As a one-woman company, I do everything from the design work to the pitching, project management, and admin tasks. Every day and week are different depending on the client and the projects, and I view this variety as a positive for keeping me on my toes and the creativity flowing!

What advice do you have for students curious about graphic design?

Design from a place of curiosity and empathy—recognizing assumptions and asking good questions deepen understanding and help you connect with your client and audience on a much better level, which only helps you make better design choices.

As a Chinese American woman designer of 15+ years, Lee has fought against the societal expectations of what her ethnicity and gender should mean in the workplace. She believes diverse voices and leadership are imperative in the art and design industry.
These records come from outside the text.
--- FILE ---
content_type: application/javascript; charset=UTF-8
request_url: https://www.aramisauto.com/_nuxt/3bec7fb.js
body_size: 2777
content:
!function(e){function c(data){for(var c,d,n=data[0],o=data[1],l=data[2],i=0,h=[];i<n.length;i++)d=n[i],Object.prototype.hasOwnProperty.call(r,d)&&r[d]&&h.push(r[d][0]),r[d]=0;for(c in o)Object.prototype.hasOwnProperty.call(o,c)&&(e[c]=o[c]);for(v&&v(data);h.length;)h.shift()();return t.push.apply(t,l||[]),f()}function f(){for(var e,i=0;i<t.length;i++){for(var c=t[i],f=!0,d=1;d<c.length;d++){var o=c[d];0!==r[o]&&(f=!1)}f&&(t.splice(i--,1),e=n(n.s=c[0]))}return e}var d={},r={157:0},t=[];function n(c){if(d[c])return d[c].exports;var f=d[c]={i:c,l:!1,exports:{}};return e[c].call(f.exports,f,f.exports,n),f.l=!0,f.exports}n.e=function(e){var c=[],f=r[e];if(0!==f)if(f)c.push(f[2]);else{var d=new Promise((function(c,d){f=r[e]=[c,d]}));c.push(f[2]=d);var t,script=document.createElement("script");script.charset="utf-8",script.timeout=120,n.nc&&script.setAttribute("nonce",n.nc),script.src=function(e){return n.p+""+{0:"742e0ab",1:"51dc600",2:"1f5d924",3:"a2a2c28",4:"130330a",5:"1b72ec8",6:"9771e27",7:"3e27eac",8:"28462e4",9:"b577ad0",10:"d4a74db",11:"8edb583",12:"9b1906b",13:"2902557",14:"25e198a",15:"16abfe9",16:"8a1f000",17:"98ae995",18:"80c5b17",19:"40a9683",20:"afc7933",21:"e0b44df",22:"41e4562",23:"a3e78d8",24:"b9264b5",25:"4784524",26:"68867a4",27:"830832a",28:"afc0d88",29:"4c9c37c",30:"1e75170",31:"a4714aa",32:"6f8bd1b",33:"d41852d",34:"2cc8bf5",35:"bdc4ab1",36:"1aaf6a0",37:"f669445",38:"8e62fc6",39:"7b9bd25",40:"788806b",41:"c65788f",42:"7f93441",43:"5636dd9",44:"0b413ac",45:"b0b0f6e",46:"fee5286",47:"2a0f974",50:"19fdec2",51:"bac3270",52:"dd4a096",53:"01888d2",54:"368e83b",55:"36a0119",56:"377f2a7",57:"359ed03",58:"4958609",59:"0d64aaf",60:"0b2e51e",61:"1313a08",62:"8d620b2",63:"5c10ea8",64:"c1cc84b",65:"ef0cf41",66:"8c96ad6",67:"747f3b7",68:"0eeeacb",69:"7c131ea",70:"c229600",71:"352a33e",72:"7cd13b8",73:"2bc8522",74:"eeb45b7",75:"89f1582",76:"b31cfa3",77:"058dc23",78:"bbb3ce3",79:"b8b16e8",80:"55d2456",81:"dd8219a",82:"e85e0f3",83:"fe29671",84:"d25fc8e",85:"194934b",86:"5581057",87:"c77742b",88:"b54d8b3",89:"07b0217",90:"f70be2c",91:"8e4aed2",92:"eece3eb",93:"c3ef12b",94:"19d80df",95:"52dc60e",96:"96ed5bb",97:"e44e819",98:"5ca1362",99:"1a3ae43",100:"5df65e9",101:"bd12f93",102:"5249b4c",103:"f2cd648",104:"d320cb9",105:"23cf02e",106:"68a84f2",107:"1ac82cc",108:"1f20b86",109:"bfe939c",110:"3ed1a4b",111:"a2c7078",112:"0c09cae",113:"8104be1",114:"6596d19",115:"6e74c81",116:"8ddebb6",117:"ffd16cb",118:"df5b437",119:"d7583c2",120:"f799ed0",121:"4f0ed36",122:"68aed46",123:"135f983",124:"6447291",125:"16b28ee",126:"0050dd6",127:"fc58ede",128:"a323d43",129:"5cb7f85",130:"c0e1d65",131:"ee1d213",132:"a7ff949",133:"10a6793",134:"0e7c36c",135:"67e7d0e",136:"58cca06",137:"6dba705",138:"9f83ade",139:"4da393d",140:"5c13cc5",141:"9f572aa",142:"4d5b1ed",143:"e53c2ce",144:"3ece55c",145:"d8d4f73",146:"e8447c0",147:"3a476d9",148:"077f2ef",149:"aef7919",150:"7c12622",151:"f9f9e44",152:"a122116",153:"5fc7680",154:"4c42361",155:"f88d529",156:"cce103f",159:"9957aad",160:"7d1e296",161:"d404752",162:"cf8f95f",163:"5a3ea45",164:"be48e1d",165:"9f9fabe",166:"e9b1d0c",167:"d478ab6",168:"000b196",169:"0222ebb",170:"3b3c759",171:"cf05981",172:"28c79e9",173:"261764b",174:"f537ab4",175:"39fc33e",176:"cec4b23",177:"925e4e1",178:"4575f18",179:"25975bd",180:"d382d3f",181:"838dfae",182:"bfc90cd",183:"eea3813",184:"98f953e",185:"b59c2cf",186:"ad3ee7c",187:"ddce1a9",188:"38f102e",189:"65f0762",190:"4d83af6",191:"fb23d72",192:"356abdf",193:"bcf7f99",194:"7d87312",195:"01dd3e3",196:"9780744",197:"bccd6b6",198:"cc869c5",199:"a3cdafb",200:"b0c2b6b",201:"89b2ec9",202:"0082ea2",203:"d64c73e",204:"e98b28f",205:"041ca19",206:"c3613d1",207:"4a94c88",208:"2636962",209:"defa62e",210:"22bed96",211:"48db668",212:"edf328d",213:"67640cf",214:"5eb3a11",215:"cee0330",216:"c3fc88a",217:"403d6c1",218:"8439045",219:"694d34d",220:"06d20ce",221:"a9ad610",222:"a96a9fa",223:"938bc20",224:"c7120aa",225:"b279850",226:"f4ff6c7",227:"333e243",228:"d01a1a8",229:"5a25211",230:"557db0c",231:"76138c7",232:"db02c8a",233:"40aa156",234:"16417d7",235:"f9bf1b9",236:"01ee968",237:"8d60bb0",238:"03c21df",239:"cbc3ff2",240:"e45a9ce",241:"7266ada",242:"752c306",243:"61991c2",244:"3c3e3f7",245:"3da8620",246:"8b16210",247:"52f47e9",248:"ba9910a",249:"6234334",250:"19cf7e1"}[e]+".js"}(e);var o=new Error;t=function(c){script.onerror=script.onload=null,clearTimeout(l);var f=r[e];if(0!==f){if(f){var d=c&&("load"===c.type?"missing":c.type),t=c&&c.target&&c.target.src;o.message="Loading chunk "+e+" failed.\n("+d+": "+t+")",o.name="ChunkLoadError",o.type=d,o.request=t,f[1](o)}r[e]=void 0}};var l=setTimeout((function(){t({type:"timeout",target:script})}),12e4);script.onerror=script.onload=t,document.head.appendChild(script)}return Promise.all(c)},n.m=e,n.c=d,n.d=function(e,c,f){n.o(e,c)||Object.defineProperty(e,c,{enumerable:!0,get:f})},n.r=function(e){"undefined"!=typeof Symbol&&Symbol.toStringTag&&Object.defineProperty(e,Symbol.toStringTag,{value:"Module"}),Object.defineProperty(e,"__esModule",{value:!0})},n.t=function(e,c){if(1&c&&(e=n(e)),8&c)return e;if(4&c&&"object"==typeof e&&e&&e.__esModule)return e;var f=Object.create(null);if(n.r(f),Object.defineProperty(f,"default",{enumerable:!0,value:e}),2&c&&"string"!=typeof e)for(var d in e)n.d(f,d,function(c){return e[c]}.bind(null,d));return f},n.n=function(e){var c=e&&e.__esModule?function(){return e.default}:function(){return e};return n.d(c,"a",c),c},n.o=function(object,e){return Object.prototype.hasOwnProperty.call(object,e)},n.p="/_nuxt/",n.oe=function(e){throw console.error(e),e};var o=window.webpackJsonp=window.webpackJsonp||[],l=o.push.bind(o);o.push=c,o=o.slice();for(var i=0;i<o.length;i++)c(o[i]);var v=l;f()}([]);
What do you love about this work?

I love the satisfaction of creatively and visually solving complex problems with others, and learning more about every subject I design around in the process. The thing I’ve been appreciating most recently, however, is finding that there is space for leaning into my identity, and that it has actually furthered the success of projects.

Being intersectional and keeping my own world diverse enables me to better empathize and represent minority groups in the materials I design. Some of the work I’m most proud of include a children’s book that won approval of a First Nations leader and a bilingual series that includes a wider spectrum of people and abilities not evident in the original manuscript. Even turning down opportunities that don’t fit me has given me a better appreciation of my own identity, the many ways we’re beautifully different, and excitement about finding room for others.

What are your hobbies/interests?

I love nature and travel, exploring personal projects, thrifting, and my derpy rescue dog Toby Falkorson.